Across the spectrum of mobile
advertising, smartphones handily beat out tablets and in-app advertising outpaced the mobile Web in impression volume in the first half of 2014, according to mobile ad firm Medialets' Mobile
& Tablet Advertising Benchmarks report.
The vast majority (88.3%) of mobile ads served from January through June, 2014 were served to handsets, with the remaining 11.7% begin served to
tablets. In-app inventory accounted for 58.2% of all ads, while the mobile Web made up 41.8% of impressions.
For its Mobile & Tablet Advertising Benchmarks report, the company analyzed
over 300 billion mobile ad impressions from January 1 through June 30, 2014. A company representative said it’s “all mostly programmatic traffic … analyzed from publishers,
networks, DSPs and exchanges.”
While smartphones have a big head start, the data suggests that, looking ahead, tablets will command more attention. The click-through rate on tablets
was 0.59%. While that is a meager number on its own, it’s 44% higher than the click-through rate on handsets (0.41%).
Going deeper, in-app advertising is set to become even more of a
focus for advertisers.
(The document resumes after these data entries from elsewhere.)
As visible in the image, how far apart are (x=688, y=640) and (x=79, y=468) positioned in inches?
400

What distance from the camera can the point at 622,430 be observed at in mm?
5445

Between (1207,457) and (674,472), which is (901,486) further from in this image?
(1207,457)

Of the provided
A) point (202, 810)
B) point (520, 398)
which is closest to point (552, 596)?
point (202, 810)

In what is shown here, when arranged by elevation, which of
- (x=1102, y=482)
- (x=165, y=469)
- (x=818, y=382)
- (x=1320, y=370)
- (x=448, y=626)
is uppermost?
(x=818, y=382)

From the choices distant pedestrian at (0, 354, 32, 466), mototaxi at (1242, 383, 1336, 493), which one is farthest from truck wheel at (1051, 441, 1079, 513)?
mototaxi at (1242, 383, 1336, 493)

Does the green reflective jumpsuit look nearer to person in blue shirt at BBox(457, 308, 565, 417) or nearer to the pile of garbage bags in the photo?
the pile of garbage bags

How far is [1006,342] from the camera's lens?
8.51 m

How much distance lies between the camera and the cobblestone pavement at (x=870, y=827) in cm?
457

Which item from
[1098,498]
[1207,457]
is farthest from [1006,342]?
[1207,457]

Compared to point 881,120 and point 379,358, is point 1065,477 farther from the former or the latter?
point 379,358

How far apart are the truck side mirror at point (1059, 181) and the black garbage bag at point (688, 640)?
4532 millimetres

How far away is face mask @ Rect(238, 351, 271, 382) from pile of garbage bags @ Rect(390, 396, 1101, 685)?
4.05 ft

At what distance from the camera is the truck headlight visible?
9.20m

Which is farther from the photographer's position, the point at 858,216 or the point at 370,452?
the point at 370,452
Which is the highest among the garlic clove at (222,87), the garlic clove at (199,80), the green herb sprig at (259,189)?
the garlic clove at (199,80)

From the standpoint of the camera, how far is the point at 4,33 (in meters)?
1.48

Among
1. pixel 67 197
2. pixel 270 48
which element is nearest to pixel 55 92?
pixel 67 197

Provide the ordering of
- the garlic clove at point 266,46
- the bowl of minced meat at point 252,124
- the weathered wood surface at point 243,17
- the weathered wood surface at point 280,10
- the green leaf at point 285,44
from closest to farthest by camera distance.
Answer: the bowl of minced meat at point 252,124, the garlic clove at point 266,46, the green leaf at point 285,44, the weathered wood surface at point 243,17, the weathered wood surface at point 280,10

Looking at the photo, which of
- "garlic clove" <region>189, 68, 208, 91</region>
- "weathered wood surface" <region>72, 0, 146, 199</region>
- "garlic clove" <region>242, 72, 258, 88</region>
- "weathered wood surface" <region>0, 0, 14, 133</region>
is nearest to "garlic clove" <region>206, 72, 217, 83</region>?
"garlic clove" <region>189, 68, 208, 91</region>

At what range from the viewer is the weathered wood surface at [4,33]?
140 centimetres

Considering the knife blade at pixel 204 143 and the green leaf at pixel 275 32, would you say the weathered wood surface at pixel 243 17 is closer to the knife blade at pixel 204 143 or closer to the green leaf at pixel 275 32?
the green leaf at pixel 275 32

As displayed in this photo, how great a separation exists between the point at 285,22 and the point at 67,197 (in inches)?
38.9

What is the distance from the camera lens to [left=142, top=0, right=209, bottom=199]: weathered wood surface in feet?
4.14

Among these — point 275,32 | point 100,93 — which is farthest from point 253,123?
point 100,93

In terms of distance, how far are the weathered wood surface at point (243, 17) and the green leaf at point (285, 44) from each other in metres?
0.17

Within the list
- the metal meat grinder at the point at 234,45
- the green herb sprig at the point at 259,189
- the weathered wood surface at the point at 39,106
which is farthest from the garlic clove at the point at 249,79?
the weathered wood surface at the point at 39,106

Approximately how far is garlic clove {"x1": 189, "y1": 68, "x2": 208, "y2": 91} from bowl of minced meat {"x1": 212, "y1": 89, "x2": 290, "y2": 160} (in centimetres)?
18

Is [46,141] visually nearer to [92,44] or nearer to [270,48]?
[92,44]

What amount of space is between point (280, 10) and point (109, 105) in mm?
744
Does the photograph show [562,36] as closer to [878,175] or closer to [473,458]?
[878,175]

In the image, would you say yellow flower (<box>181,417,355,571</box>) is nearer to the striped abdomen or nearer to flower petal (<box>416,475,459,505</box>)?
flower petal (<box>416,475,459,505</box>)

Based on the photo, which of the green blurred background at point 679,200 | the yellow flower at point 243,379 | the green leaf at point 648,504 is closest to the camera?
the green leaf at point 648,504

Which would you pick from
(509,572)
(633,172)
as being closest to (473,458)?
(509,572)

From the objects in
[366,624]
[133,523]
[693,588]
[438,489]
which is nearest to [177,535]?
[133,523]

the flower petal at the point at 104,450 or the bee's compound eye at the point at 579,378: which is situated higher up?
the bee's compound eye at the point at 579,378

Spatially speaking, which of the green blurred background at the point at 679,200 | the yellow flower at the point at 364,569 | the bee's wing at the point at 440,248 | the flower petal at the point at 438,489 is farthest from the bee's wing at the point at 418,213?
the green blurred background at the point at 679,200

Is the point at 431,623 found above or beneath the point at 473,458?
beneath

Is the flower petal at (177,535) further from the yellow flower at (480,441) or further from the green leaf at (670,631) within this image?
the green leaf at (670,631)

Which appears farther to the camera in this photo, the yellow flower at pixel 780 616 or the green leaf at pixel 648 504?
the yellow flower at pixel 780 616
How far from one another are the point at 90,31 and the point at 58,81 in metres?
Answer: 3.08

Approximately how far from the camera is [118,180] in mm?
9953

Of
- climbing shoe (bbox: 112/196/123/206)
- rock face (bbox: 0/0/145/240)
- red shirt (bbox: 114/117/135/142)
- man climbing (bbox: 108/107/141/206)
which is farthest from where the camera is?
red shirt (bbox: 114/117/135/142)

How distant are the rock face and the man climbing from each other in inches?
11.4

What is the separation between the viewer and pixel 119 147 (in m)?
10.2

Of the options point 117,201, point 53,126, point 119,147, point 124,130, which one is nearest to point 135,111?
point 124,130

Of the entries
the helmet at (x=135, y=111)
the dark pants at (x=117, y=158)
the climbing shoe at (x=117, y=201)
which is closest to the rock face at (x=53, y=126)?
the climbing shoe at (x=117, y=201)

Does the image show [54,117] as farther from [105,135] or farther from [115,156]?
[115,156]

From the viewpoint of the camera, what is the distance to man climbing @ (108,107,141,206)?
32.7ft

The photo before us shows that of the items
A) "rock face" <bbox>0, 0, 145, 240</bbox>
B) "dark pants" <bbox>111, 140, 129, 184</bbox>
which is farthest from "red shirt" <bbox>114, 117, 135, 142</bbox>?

The click-through rate for in-app ads was 0.56%, compared to just 0.23% for the mobile Web.
Retail accounted for 37.9% of all mobile impressions over the first half of
the year -- data that is in line with a recent Smaato report that says retail is
now the number one vertical when it comes to spend in mobile RTB.
Combined, networks and exchanges accounted for less than one-fourth (22.4%) of all impressions. The full breakdown: Network
(48.3%), publishers (29.3%), DSPs (18%) and exchanges (4.4%).
However, ad exchanges and DSPs are the two fastest-growing mobile inventory sources -- and it’s not even close. Networks saw
their inventory growth increase by 84.9% from Q1 to Q2, 2014, while publishers saw 71.7% growth. On the other hand, exchanges saw over 500% growth quarter-over-quarter, and DSPs saw 455.6% growth.
The click-through rates from exchanges (0.11%) and DSPs (0.30%), however, are abysmal. Networks (0.60%) and publishers (0.47%) still boast significantly better click rates.